== Working data ==
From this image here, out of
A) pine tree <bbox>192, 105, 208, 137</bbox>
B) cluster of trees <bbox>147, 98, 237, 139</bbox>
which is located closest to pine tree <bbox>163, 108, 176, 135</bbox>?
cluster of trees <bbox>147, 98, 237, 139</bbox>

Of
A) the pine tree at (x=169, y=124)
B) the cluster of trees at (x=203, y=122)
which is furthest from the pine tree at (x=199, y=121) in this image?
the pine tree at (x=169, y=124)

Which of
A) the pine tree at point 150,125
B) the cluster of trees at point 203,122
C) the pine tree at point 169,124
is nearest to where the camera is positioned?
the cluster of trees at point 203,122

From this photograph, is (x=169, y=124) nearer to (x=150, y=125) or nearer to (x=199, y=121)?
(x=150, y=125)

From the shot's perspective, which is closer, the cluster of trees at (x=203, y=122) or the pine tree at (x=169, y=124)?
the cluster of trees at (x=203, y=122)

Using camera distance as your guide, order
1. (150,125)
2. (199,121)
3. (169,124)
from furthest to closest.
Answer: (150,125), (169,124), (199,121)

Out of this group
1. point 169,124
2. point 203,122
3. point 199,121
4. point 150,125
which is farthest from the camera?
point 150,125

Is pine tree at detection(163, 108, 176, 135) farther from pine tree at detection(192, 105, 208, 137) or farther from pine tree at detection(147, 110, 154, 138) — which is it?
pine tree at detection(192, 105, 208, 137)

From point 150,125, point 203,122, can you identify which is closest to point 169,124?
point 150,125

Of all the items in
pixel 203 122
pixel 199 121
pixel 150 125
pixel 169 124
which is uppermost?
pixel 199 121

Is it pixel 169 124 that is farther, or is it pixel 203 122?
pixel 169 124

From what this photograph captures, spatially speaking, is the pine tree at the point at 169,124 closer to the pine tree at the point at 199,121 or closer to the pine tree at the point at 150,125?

== To do ==
Set out every line of the entries above as one numbered list, leaving out the blank lines.

== Correct response ==
1. From this image here, out of
2. A) pine tree <bbox>192, 105, 208, 137</bbox>
3. B) cluster of trees <bbox>147, 98, 237, 139</bbox>
4. which is located closest to pine tree <bbox>163, 108, 176, 135</bbox>?
5. cluster of trees <bbox>147, 98, 237, 139</bbox>
6. Of
7. A) the pine tree at (x=169, y=124)
8. B) the cluster of trees at (x=203, y=122)
9. which is furthest from the pine tree at (x=199, y=121) in this image?
10. the pine tree at (x=169, y=124)
11. Which of
12. A) the pine tree at point 150,125
13. B) the cluster of trees at point 203,122
14. C) the pine tree at point 169,124
15. is nearest to where the camera is positioned?
16. the cluster of trees at point 203,122
17. From this photograph, is (x=169, y=124) nearer to (x=150, y=125) or nearer to (x=199, y=121)?
18. (x=150, y=125)
19. From the shot's perspective, which is closer, the cluster of trees at (x=203, y=122) or the pine tree at (x=169, y=124)?
20. the cluster of trees at (x=203, y=122)
21. Using camera distance as your guide, order
22. 1. (150,125)
23. 2. (199,121)
24. 3. (169,124)
25. from furthest to closest.
26. Answer: (150,125), (169,124), (199,121)
27. Out of this group
28. 1. point 169,124
29. 2. point 203,122
30. 3. point 199,121
31. 4. point 150,125
32. which is farthest from the camera?
33. point 150,125
34. Is pine tree at detection(163, 108, 176, 135) farther from pine tree at detection(192, 105, 208, 137) or farther from pine tree at detection(147, 110, 154, 138) — which is it?
35. pine tree at detection(192, 105, 208, 137)
36. From point 150,125, point 203,122, can you identify which is closest to point 169,124?
37. point 150,125
38. Of all the items in
39. pixel 203 122
40. pixel 199 121
41. pixel 150 125
42. pixel 169 124
43. which is uppermost?
44. pixel 199 121
45. Is it pixel 169 124 that is farther, or is it pixel 203 122?
46. pixel 169 124
47. From what this photograph captures, spatially speaking, is the pine tree at the point at 169,124 closer to the pine tree at the point at 199,121 or closer to the pine tree at the point at 150,125?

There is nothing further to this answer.